* _SOURCE DATA_:
────────────────
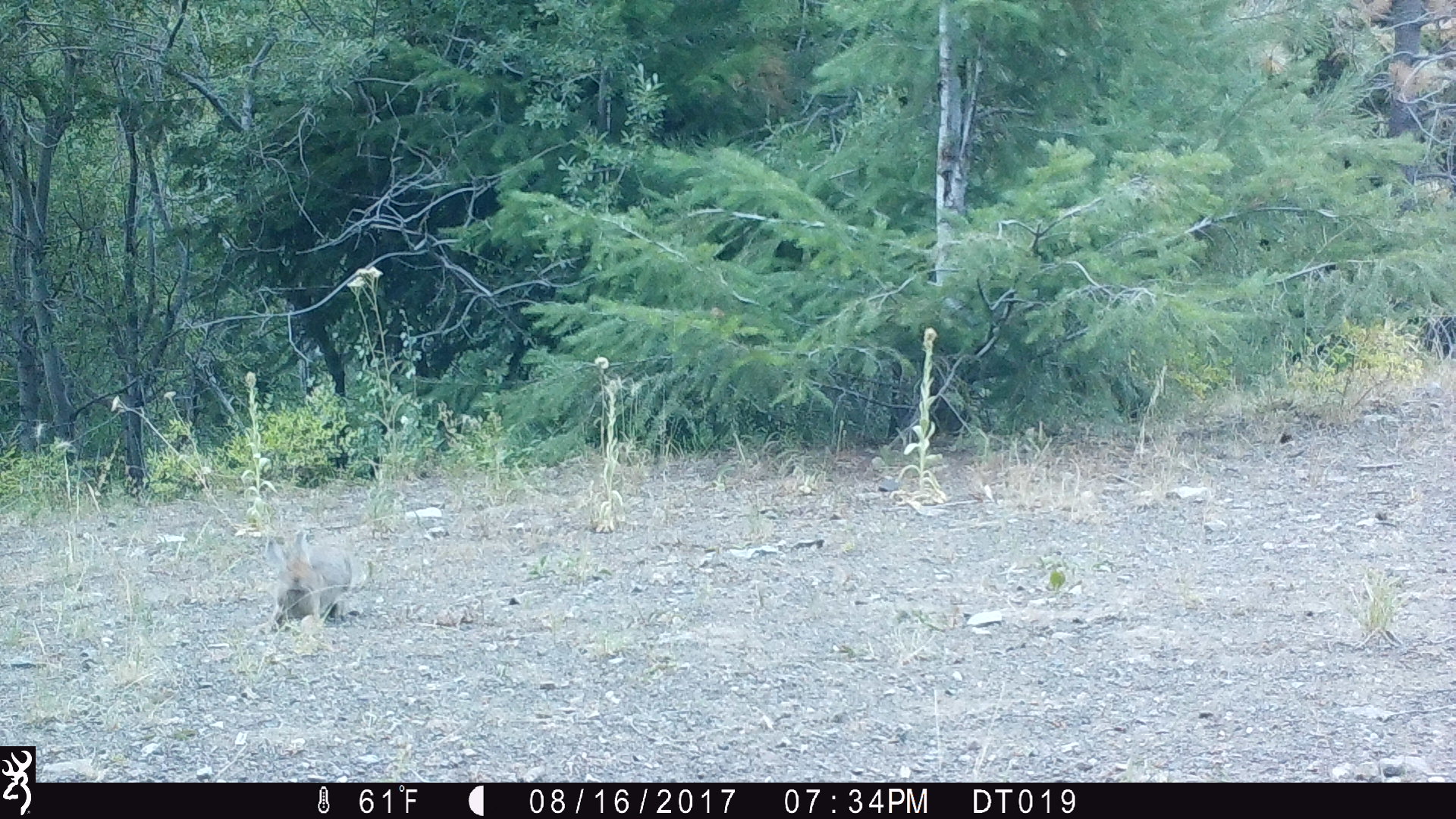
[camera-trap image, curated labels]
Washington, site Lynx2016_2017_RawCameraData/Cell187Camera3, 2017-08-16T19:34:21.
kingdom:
────────────────
* _WHAT YOU WILL DO_:
Any picture in the listing above gets left out; output the rest exactly.

* _RESPONSE_:
[camera-trap image, curated labels]
Washington, site Lynx2016_2017_RawCameraData/Cell187Camera3, 2017-08-16T19:34:21.
kingdom:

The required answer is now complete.